To this day, the perception persists that China was a civilization
defeated by imperialist Britain's most desirable trade commodity,
opium--a drug that turned the Chinese into cadaverous addicts in the
iron grip of dependence. Britain, in an effort to reverse the damage
caused by opium addiction, launched its own version of the war on drugs,
which lasted roughly sixty years, from 1880 to World War II and the
beginning of Chinese communism. But, as Narcotic Culture brilliantly
shows, the real scandal in Chinese history was not the expansion of the
drug trade by Britain in the early nineteenth century, but rather the
failure of the British to grasp the consequences of prohibition.
In a stunning historical reversal, Frank Dikötter, Lars Laamann, and
Zhou Xun tell this different story of the relationship between opium and
the Chinese. They reveal that opium actually had few harmful effects on
either health or longevity; in fact, it was prepared and appreciated in
highly complex rituals with inbuilt constraints preventing excessive
use.

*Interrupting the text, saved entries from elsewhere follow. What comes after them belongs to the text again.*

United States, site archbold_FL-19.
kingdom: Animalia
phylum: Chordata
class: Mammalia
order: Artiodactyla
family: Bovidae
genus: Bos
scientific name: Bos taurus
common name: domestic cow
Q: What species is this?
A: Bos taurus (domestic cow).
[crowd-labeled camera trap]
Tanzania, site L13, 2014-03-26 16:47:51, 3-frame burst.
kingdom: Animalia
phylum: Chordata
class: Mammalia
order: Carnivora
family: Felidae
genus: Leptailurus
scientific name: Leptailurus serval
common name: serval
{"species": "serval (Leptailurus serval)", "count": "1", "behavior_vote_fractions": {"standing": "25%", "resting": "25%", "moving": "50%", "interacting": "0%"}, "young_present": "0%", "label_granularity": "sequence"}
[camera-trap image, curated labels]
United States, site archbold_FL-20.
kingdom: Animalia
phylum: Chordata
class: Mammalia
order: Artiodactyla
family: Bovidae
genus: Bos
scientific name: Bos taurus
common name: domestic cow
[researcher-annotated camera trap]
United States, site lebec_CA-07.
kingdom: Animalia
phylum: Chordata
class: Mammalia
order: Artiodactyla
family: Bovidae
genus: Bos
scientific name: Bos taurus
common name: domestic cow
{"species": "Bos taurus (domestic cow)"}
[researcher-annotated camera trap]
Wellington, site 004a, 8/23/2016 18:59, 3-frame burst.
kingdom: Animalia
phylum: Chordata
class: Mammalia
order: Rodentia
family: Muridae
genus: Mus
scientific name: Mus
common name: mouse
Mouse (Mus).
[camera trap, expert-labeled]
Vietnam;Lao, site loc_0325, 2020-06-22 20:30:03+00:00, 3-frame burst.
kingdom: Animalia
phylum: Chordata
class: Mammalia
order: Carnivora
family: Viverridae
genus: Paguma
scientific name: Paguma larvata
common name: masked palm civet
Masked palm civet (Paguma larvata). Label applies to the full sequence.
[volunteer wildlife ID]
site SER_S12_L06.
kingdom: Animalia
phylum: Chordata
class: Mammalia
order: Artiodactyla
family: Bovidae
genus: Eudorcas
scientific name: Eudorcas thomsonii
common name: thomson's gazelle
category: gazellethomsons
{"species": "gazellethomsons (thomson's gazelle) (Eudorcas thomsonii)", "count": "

Opium was even used as a medicinal panacea in China before the
availability of aspirin and penicillin. But as a result of the British
effort to eradicate opium, the Chinese turned from the relatively benign
use of that drug to heroin, morphine, cocaine, and countless other
psychoactive substances. Narcotic Culture provides abundant evidence
that the transition from a tolerated opium culture to a system of
prohibition produced a cure that was far worse than the disease.
Delving into a history of drugs and their abuses, Narcotic Culture is
part revisionist history of imperial and twentieth-century Britain and
part sobering portrait of the dangers of prohibition.